Test by connecting the server to a real MCP client and watching the tool round-trip. Configure your agent (Claude Desktop, Cursor, or a custom client) to load the server, confirm extract_page and search appear in its tool list, then prompt it to pull a live page. Verify the response is markdown, carries the source URL, and came back unblocked.

Pick hard targets on purpose. Test against a JavaScript-heavy site and a page known to block bots, since easy pages hide the failures you built this backend to avoid. From what we observe across agent workloads, the first hard target is where most naive servers quietly break. By comparison, a render-backed fetch tool holds up. Also check that geotargeting works by requesting the same URL from two countries and confirming the content differs where it should.

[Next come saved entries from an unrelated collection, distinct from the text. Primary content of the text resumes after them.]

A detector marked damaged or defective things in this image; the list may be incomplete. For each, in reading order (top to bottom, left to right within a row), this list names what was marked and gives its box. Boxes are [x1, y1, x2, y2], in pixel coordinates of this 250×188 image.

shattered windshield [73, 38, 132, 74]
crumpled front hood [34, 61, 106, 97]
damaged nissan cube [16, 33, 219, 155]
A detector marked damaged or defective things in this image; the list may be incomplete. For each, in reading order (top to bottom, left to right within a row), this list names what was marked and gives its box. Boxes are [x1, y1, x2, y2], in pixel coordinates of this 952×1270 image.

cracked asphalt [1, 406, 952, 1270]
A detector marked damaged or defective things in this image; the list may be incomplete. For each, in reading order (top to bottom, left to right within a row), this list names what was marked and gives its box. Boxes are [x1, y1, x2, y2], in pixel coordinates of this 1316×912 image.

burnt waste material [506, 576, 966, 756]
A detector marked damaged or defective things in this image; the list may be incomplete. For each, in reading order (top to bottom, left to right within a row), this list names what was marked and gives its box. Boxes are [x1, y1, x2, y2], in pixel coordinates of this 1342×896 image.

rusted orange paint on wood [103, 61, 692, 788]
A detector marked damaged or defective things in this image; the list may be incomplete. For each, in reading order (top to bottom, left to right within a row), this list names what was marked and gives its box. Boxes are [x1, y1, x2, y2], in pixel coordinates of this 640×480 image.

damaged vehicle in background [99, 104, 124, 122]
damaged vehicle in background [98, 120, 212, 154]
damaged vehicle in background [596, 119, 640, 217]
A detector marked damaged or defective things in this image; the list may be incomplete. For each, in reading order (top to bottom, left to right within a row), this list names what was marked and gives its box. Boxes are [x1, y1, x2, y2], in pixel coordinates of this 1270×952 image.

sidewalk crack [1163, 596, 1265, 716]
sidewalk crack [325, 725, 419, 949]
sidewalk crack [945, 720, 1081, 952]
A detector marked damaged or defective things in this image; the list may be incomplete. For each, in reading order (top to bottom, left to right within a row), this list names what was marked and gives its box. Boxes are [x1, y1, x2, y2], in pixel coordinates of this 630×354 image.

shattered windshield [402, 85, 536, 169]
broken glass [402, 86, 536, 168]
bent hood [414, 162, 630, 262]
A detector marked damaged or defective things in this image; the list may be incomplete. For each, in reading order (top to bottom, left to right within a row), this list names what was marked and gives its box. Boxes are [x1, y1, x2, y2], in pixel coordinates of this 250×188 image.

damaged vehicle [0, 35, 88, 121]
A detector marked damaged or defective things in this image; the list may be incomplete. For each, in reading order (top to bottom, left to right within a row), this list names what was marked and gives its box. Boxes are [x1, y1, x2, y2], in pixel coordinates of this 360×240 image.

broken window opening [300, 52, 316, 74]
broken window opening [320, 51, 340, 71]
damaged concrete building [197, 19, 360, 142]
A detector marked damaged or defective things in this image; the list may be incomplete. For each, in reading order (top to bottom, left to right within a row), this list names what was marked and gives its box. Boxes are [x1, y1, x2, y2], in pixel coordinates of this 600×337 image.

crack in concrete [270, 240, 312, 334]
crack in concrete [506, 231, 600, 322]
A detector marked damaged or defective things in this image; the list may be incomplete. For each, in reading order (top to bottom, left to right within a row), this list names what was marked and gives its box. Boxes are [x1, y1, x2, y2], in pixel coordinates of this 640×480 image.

Once the fetch tool is solid, it becomes the retrieval layer for bigger systems. The same tool that feeds one agent can feed a retrieval pipeline that stays current, which is exactly what building a RAG pipeline on live web data builds on top of a live fetch tool like this one.

Sources

Frequently Asked Questions

Do I have to write an MCP server from scratch?

No. Start from the official Fetch reference server in the MCP servers repo. It already handles URL fetching and HTML-to-markdown conversion, so you copy its tool shape and swap the backend for a render API that does not get blocked.

Why not just fetch the URL directly in my tool code?

Server-IP fetches get blocked on protected sites. In 2025, bots were 51% of web traffic and Cloudflare began blocking AI crawlers by default across roughly 20% of the web, so direct fetches fail on the targets you care about. A real-device egress path avoids that.

What does the tool actually return?

Clean markdown plus the resolved source URL, returned as structured data. Markdown keeps token cost down, and the source URL lets the agent attribute claims and lets you audit every call.

Should I expose one tool or several?

Usually two: extract_page(url) for a known page and search(query) for discovery. Keep each tool's schema small and its return shape predictable so any MCP client can call them without special handling.